The validation of the observational audit found high IRR in the paired observations for eight of 12 variables documented in the tool, including the appropriateness of NSG use and risk of cross contamination (see Table 3). In the five discrepant observations related to hand hygiene before or after NSG removal, with four related to hand hygiene being documented as ‘unknown’ rather than ‘yes’ or ‘no’. In two of the 22 episodes there was a minor difference in documentation of the exact point where NSG were removed (IRR 91%; Kappa 0.48); although this Kappa coefficient is likely to be underestimated because of the small sample size and disagreement with this variable was rare (Viera and Garrett, 2005) (Table 3). In addition, there was one minor variation in the description of the procedure being performed (Hygiene needs vs. tidying bed/bedspace) and nine differences noted in specific items touched out of a total of 54 documented items touched (IRR 83%) (Table 4).

Table 3.

Inter-observer agreement for variables in glove-use audit tool.

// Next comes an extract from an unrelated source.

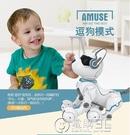 遙控智慧機器狗玩具電動聲控對話會走仿真寵物狗機器人兒童男孩女  聖誕節免運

a) Variables related to 22 episodes of care

Item Description No. (%) agreement
1 Discipline of staff 22 (100%)
2 Location gloves put on 22 (100%)
3 Location task performed 22 (100%)
4 Gloving location appropriate 22 (100%)
5 Location gloves removed 22 (100%)

Table 4.

Discrepancy in items observed to be touched during procedure.

Observer 1 Observer 2
1 Call button Not recorded
2 Not recorded Slide sheet
3 Shower chair Commode
4 Not recorded Toothbrush
5 Needle & syringe Not recorded
6 Not recorded Table
7 Not recorded Sink
8 Not recorded Patient property bag
9 Crockery Zimmer frame

b) Variables related to glove removal and hand hygiene pre- and post-gloving during 22 episodes of care

Item Description No. in agreement
Total no. (%) agreement Kappa
Yes No UK
6 Hand hygiene pre-gloving 6 9 3 18 (82%) 0.72
7 Hand hygiene after removal 17 0 4 21 (95%) 0.87
8 Point of glove removal 20 2 20 (91%) 0.48

c) Variables related to 35 procedures observed during 22 episodes of care

Item Description No. (%) agreement
9 Procedure performed 35* (100%)
10 Risk of contact with blood and body fluids 35 (100%)
11 Glove use appropriate 35 (100%)
12 Risk of cross contamination 35 (100%)
*

minor variation in description for one procedure.

Discussion

Our validation study demonstrated a high level of agreement between observers in documenting the use of NSG using this audit tool, with an inter-observer agreement of 100% for the majority of variables, including appropriateness of use and risk of cross contamination, and Kappa scores of more than 0.7. In this small set of observations we found that half of the procedures where NSG were worn their use was not appropriate since there was no risk of contact with BBF or other indication for their use. In 27% of episodes of care we also found evidence that NSG use was associated with a risk of cross contamination, between the environment and patients or between patients. NSG were put on at a point distant to the patient and therefore contaminated outside the patient zone prior to patient contact. The actual risk of cross infection associated with misuse of NSG has been demonstrated by Girou et al (2004) who sampled NSG after use and recovered pathogens from 86%, even after the application of alcohol hand rub. Snyder et al (2008) also found that NSG become readily contaminated with antibiotic-resistant pathogens as a result of contact with patients or their environment. The widespread use of NSG was observed by Fuller et al (2011), who found that 26% of hand hygiene opportunities involved their use. Other studies have found poor compliance with timely removal of NSG in healthcare episodes involving more than one procedure on the same patient, particularly in the context of patient isolation for infection (Johnson et al, 1990; Patterson et al, 1991; Prieto and Macleod Clark, 2005).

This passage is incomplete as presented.